**WHAT IS EXPECTED**
Convert the lines of every entry into a numbered list, skipping blank lines and omitting the pictures.

*** RAW DATA ***

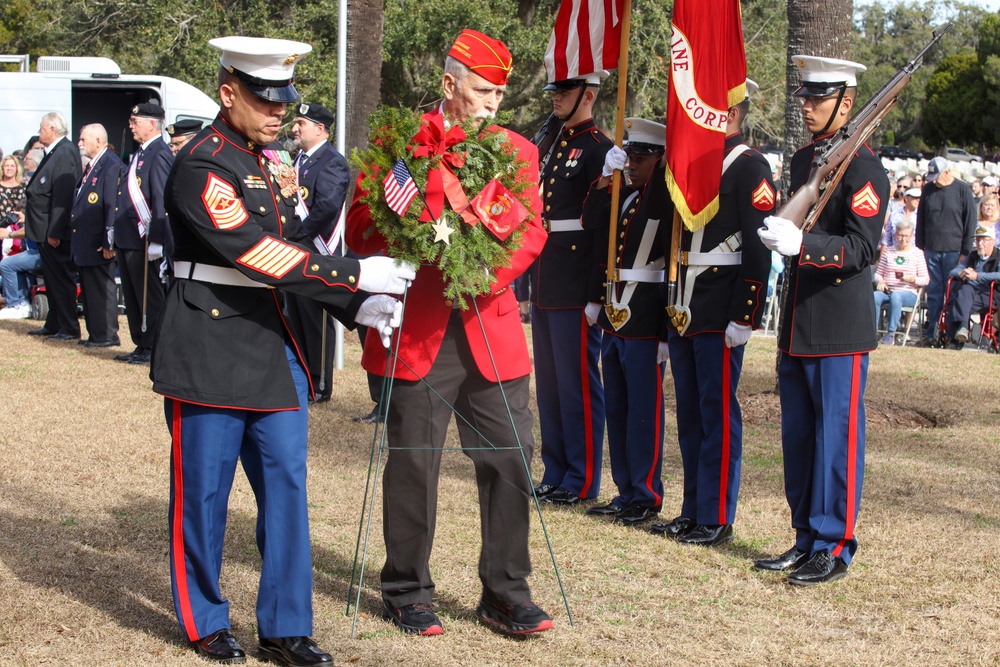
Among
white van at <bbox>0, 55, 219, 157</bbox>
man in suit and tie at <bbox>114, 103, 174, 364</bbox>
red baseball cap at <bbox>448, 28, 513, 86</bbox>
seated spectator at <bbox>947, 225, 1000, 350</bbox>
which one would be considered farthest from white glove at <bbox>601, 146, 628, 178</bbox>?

***

**COMPLETE OUTPUT**
1. Among
2. white van at <bbox>0, 55, 219, 157</bbox>
3. man in suit and tie at <bbox>114, 103, 174, 364</bbox>
4. red baseball cap at <bbox>448, 28, 513, 86</bbox>
5. seated spectator at <bbox>947, 225, 1000, 350</bbox>
6. which one would be considered farthest from white glove at <bbox>601, 146, 628, 178</bbox>?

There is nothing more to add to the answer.